DIRECTIONS FOR THIS TASK - In the passage below on Social Security and the Democrats, rewrite the part that opens with "Movement conservatives cannot" and closes with "assured the second.)", swapping "coffin" for "casket".
PROVIDED PASSAGE Start Marker
We are immersed in globe-girding information and communication networks that confront us with alternate practices of spirituality, meaning-making, and self-creation with which slow-paced slow-witted traditional fundamentalisms cannot hope to compete for our attention or our new needs. Meanwhile, scientific knowledge and technological development exposes the pretensions of traditional elites that they are uniquely deserving of their privileges or uniquely indispensable in complex techno-cultures constantly churning up new opportunities, problems, desires, difficulties.

The proliferative provision of free content online, free software/creative commons models of intellectual property, peer-to-peer networks, emerging modes of technologically facilitated co-operation and collaboration, gift and favor networks, guaranteed minimum income and zerowork movements, sustainability movements, leapfrog societies in the developing world -- these are the forces that threaten to undermine the authority of cultural and moneyed elites. And these are the forces that democratically minded people need to champion and nurture to defeat movement conservatism.

Meanwhile, movement democrats need to recognize the real power of their voices and their contributions to contemporary partisan politics that would enlist our aid and demand our dollars, all rendered especially conspicuous over the last half decade by the ambivalent partisan recourse to digital networks. We must demand that the DNC which claims to speak in our name re-write itself in the image of our actual values -- peace, fairness, sustainability, self-creation, diversity, and science.

Social Security, the DNC, and the Movement Democrats

Everybody knows that the Republicans have now set their gun sights on Social Security, one of the most conspicuously successful government programs left in the United States. From the perspective of partisan politics this amounts, absurdly enough, to a do or die moment.

The President claims that the program faces impending disaster. This is a lie. A L – I – E.

Even on the most pessimistic economic assumptions the system remains perfectly intact until 2045, at which point it could continue to pay out 75% of its benefits -- and all of this assumes that more responsible and modest efforts at reform preserving the spirit of the program would not be undertaken between now and then, when certainly they would be. Republican designs on the Social Security program are themsevles by far the most conspicuous threat Social Security faces today.

Democrats have literally no choice but to call the President on this appalling lie, and to defend the program for its success and indispensability. And so this must be the turn of the tide (or at any rate the latest opportunity for a turning of the tide).

Democrats simply cannot pretend that their Republican neighbors across the aisle are well-meaning partners in the project of functional democracy. The Republicans want to dismantle what remains of legitmate democracy and to consolidate the power of the special minorities of which their alliance consists.

The "partial privatization" of social security would drive unprecedented money into the hands of the financial service sector that represents much of the conservative moneyed constituency, while driving people for social support into the Mega Churches that represent much of their cultural constituency. It is as simple as that.

Movement conservatives cannot be reasoned with on this issue, they can only be fought. There can be no compromise here. The DNC, stinking with the rot of its DLC handlers, risked complete historical irrelevance in failing to oppose the obscene evil and predictable disaster of the Iraq War, and now confronts an exactly comparable test.

The devastating series of electoral losses of the last decade for the DNC look distressingly like nails in a coffin. (And frankly I think Ross Perot is more responsible for the first bright spot in this long ongoing electoral devastation than the DLC is, while Bill Clinton’s own impeccable skill as a politician coupled with the usual power of incumbency in an upswing of the business cycle virtually assured the second.)
PROVIDED PASSAGE End Marker
EXTRACTED INFORMATION Start Marker
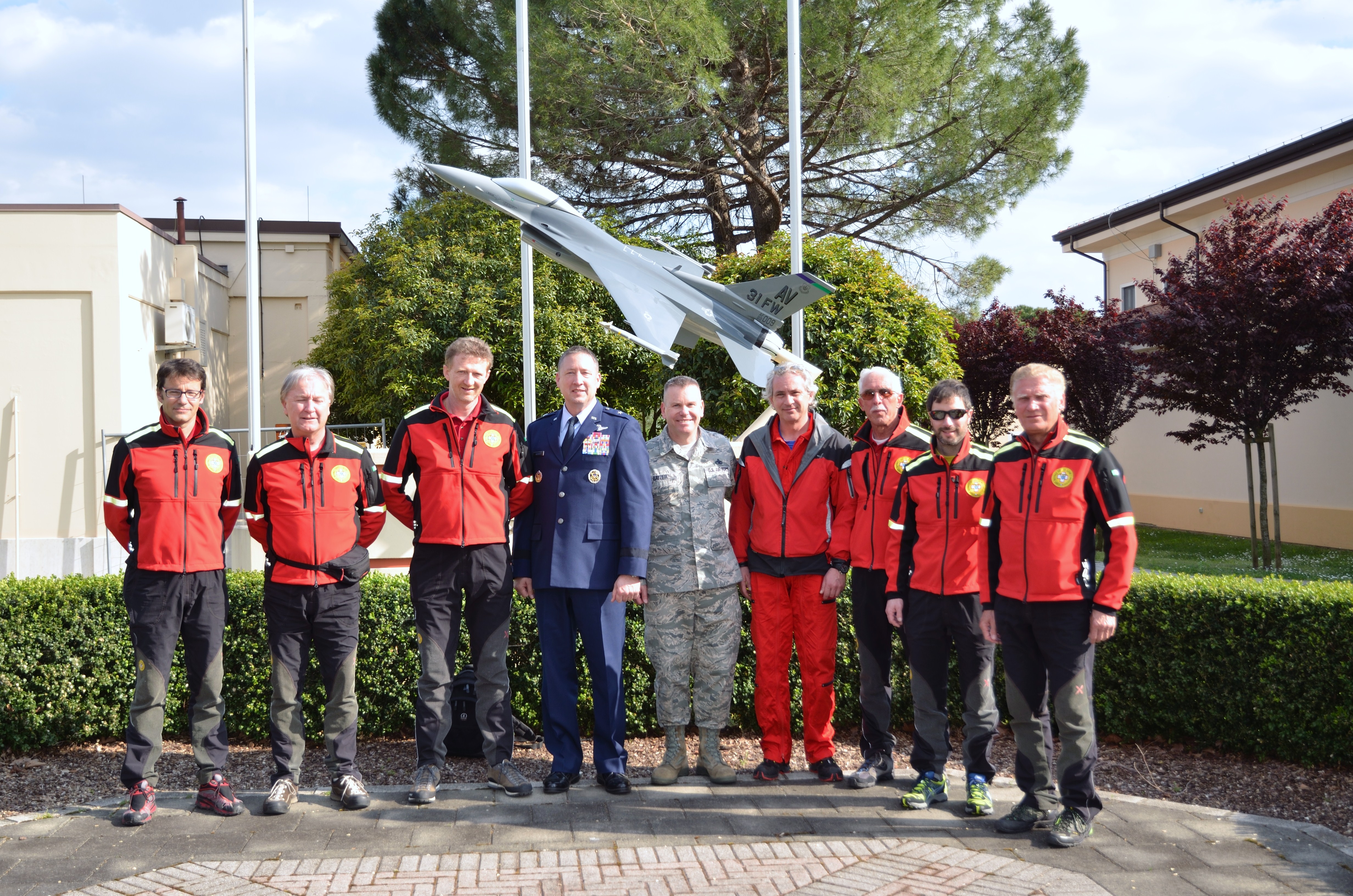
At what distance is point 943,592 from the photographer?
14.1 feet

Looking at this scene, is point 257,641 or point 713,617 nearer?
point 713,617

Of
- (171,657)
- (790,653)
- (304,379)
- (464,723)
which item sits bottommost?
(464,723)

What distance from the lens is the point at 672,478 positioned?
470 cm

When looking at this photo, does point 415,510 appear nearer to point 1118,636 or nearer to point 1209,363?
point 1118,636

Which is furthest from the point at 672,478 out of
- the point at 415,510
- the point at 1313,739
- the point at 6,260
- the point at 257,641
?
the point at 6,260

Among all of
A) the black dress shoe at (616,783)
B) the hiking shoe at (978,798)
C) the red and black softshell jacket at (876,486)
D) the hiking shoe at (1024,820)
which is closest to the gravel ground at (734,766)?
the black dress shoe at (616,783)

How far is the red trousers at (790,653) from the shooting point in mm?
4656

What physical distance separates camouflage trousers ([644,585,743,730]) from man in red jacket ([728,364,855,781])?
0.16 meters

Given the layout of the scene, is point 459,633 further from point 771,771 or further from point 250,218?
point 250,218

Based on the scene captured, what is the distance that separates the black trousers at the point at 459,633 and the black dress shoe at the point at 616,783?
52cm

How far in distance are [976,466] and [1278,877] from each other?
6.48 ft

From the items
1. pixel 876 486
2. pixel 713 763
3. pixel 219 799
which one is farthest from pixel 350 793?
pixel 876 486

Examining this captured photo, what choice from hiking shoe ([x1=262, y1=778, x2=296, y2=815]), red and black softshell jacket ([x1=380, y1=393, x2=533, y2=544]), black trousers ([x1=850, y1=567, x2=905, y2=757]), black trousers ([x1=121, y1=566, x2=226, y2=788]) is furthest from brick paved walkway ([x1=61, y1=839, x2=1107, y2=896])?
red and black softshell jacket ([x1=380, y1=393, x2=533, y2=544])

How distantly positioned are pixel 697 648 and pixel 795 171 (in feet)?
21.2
EXTRACTED INFORMATION End Marker
EXTRACTED INFORMATION Start Marker
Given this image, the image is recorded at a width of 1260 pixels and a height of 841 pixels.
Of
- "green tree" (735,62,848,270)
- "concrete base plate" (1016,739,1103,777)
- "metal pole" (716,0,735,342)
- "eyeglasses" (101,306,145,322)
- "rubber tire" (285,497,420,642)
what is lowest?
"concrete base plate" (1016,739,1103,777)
EXTRACTED INFORMATION End Marker
WRITTEN ANSWER -
Movement conservatives cannot be reasoned with on this issue, they can only be fought. There can be no compromise here. The DNC, stinking with the rot of its DLC handlers, risked complete historical irrelevance in failing to oppose the obscene evil and predictable disaster of the Iraq War, and now confronts an exactly comparable test.

The devastating series of electoral losses of the last decade for the DNC look distressingly like nails in a casket. (And frankly I think Ross Perot is more responsible for the first bright spot in this long ongoing electoral devastation than the DLC is, while Bill Clinton’s own impeccable skill as a politician coupled with the usual power of incumbency in an upswing of the business cycle virtually assured the second.)